以下は、読んでいる最中に教えてもらったコツやポイントです。

読み始めのコツ

zipに入れる前のclassファイル(Foo.class、Bar.class)を、それぞれバイナリエディタで開き、眺めます。各classファイルを示す特徴的なバイト列を、jarファイルの中に確認することで、2つのclassファイルがたしかにjarに含まれているのを見ることができます。

jarで圧縮されたサイズの確認

ZIP_CENTRAL_HEADERの中に、compressed_sizeとuncompressed_sizeという要素があります。

無圧縮のjarでは、この2つの値が同一ですが、圧縮されたjarでは、compressed_sizeの方が小さくなっています。

ZIP_CENTRAL_HEADERの意義

zipに詰め込まれたファイル(つまり、jarに詰め込まれた2つのclassファイル)のデータが入っているのは、コンテナの一番上にあるZIP_HEADERです。ここに、例のCAFEBABEから始まるバイト列が、そのまま入っています。

では、ZIP_CENTRAL_HEADERは何のためにあるのかというと、ZIP_HEADERのインデックスの役割を持っているのだそうです。
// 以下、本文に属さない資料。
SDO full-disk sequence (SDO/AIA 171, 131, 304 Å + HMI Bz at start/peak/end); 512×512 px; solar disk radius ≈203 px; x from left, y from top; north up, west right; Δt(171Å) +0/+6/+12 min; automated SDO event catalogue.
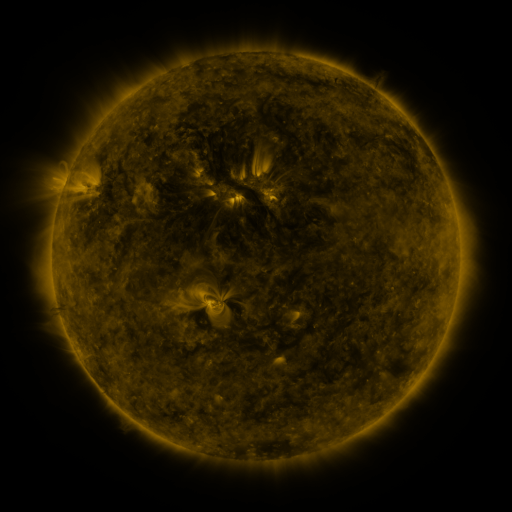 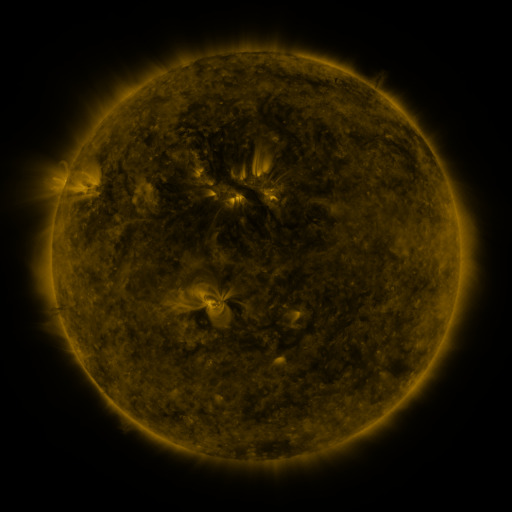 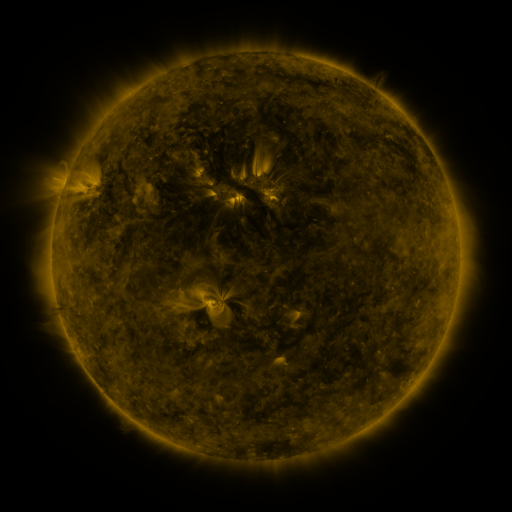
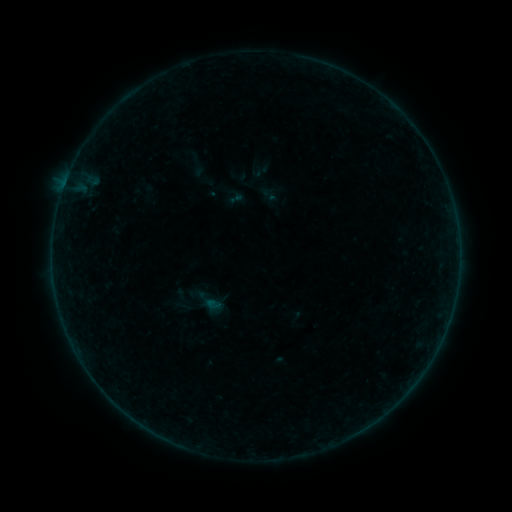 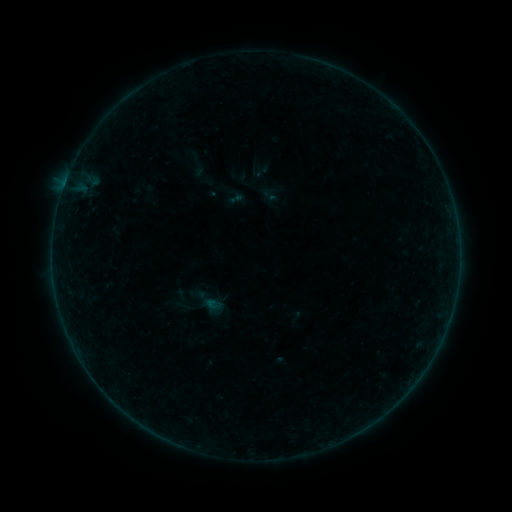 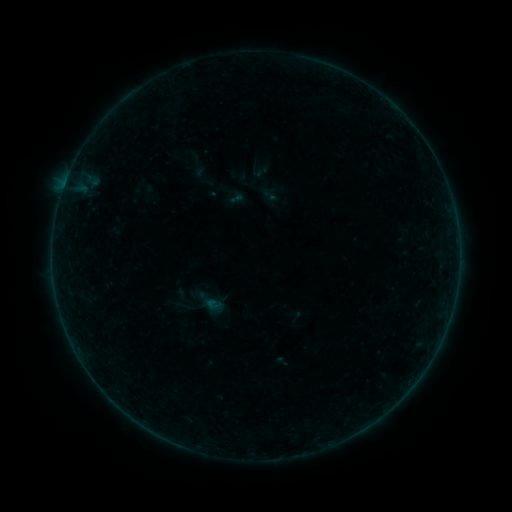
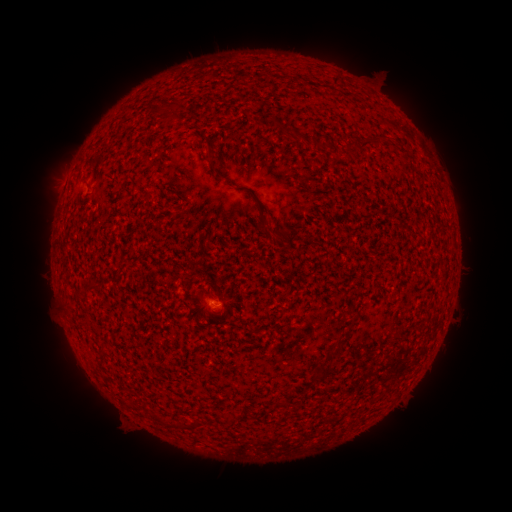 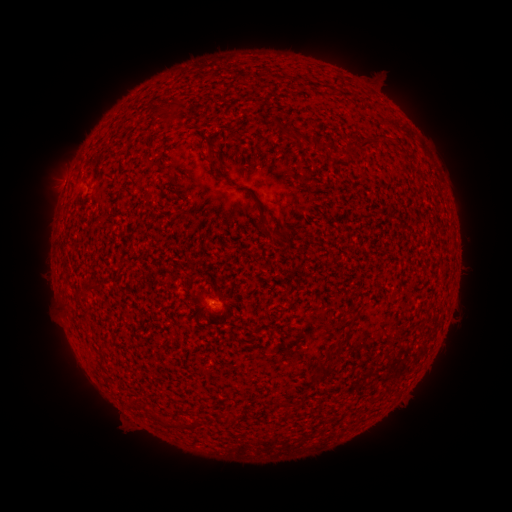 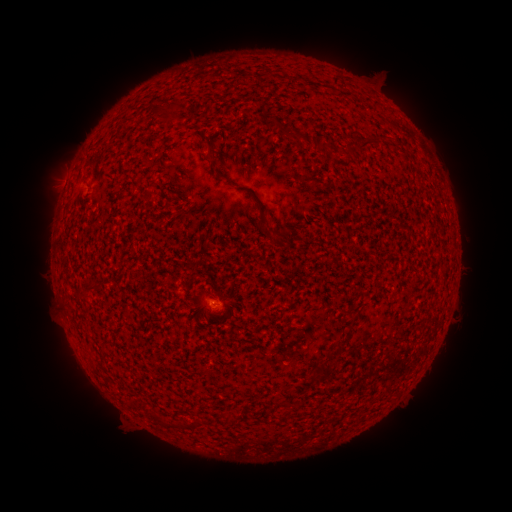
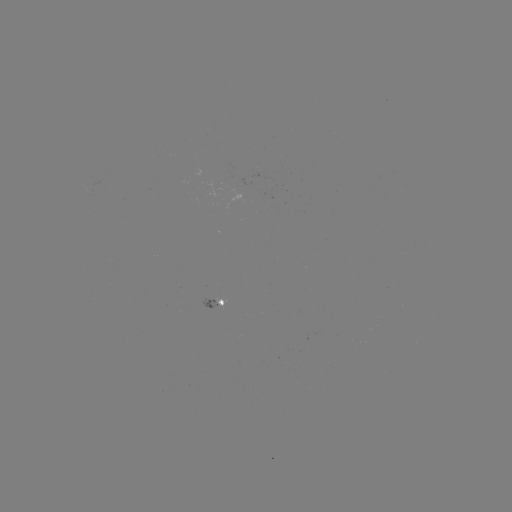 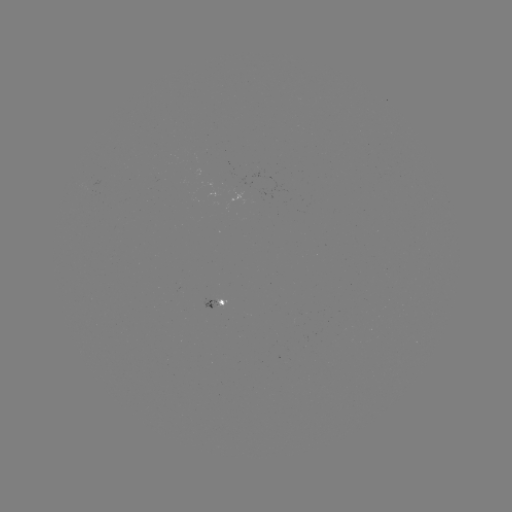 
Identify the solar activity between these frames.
no catalogued flare and no flagged EUV brightening in this window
ファイルの圧縮/解凍ツールによっては、解凍前に圧縮ファイルの中身を一覧する機能を持っています。そのような機能は、このインデックスを活用するそうです。

気になっている箇所

終了後、気になったのは、このあたりです。

  • jarとzipのバイナリの違い
    • 圧縮無しでzipにしたものと、jarのバイナリを比べる。
    • MANIFESTファイルがないことくらいしか、まだ確認していない。
  • jarの圧縮でDeflateが使われている様子
    • まだバイナリで確認していない。
    • 見て分かるのかしらん。

また追々……宿題ということで。

今回の勉強会では本当に色々と教えていただき、Takeばかりで申し訳ないので、今後学んだことを使って何かやったら、日記にメモしていきたいと思います(せめて)。スタッフの皆さん、ありがとうございました。